LeBaron Bradford Prince (July 3, 1840December 8, 1922) was an American lawyer and politician who served as chief justice of the New Mexico Territorial Supreme Court from 1878 to 1882, and as the 14th Governor of New Mexico Territory from 1889 to 1893.

Biography
Prince was born on July 3, 1840, in Flushing, Queens, New York. His parents were horticulturist William Robert Prince and his wife, Charlotte Goodwin (Collins) Prince. Young Prince started his career working in nurseries run by his father and brother.  The nurseries were sold at the end of the Civil War, and he studied law at Columbia University, where he received an LL.B. in 1866.
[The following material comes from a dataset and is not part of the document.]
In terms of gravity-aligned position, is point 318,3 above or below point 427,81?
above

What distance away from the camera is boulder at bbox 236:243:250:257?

He was a delegate to Republican National Convention from New York in  1868. He was a member of the New York State Assembly (Queens Co., 1st D.) in 1871, 1872, 1873, 1874 and 1875. He was a member of the New York State Senate (1st D.) in 1876 and 1877.

In the Republican National Convention of 1876, he was among those who supported Rutherford B. Hayes over Roscoe Conkling. That resulted him being given the opportunity to be governor of the Territory of Idaho. He passed on that option but later became a chief justice of the New Mexico Territorial Supreme Court from 1878 to 1882. In 1883, he became president of the New Mexico Historical Society.

President Benjamin Harrison appointed Prince to Governor of New Mexico Territory from 1889 to 1893. Prince and his wife, Mary, resided in the Palace of the Governors and held social functions there.

Prince led the movement to create the Spanish American Normal School and served as President of its governing board from 1909–1912.

He was a member of New Mexico Territorial Council in 1909 and a delegate to the New Mexico State Constitutional Convention of 1911.

He was a member of the New Mexico Horticultural Society, the Society for the Preservation of Spanish Antiquities, the New Mexico Archaeological Society, the Society of the Cincinnati, Sons of the Revolution, the Society of Colonial Wars and the Protestant Episcopal Church.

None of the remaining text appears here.